The shooting of Sternwood’s son brings the master criminal out of hiding amid a steep escalation in gun crime in England and whispers of corruption in the police department, going all the way up to the commissioner (David Morrissey). Both Strong and McAvoy are talented performers, but Creevy is only interested in their most overtly proven skills: Strong’s quietly imposing brooding and McAvoy’s wildly sensitive temperament, corroded by cynicism. Their characters are little more than their dispositions, and the same can be said about Creevy’s use of Morrissey’s bureaucrat, Peter Mullan’s charismatic gangster, and Andrea Riseborough’s quirky investigator. Creevy’s script, light on conflict and bereft of wit, builds the film as a sluggish game of cat and mouse, compounded by a mysterious arms deal brokered by Daniel Mays’s double agent and Johnny Harris’s ruthless assassin, and the narrative often feels incomplete as it busily advances.
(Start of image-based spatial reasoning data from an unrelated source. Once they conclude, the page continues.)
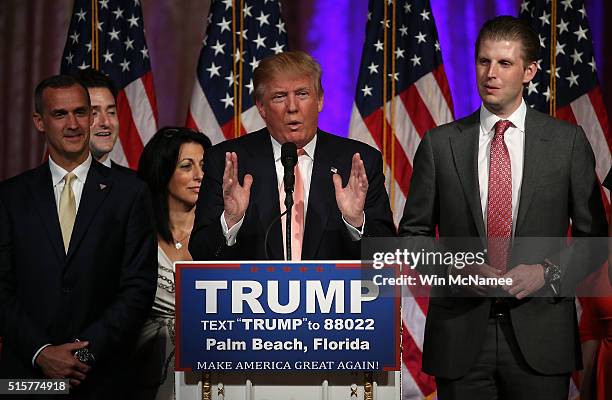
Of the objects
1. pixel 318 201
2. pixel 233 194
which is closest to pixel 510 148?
pixel 318 201

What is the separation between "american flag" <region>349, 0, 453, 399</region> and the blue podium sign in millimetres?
2601

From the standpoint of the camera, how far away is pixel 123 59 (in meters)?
4.91

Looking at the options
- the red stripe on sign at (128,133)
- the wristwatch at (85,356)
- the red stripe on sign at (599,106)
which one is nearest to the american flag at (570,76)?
the red stripe on sign at (599,106)

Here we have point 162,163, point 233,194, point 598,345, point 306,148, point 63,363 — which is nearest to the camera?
point 233,194

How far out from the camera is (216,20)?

The erratic narrative structure is insufficiently propped up by huge, cold set pieces; Creevy favors shoot-outs in moonlit hotel rooms, maze-like shipping yards, and empty nightclubs replete with twitching spotlights. Nevertheless, the filmmaker’s inability to make any distinct or memorable use of these settings suggests a shallow reproduction of Christopher Nolan’s more operatic tendencies. The film feels as if it’s constantly in a rush to get to the next gunfight or the next would-be surprise reveal or reversal, omitting any sense of humor or life’s unpredictable pulse and indulging clichés that are never even paid off in any satisfying way. In a sense, this makes the film’s title, derived from the story’s climactic setting, near-literal, as Welcome to the Punch is constantly erupting into frivolous violent chaos, but with a polished sheen that makes it feel wrongly restrained, even cordial.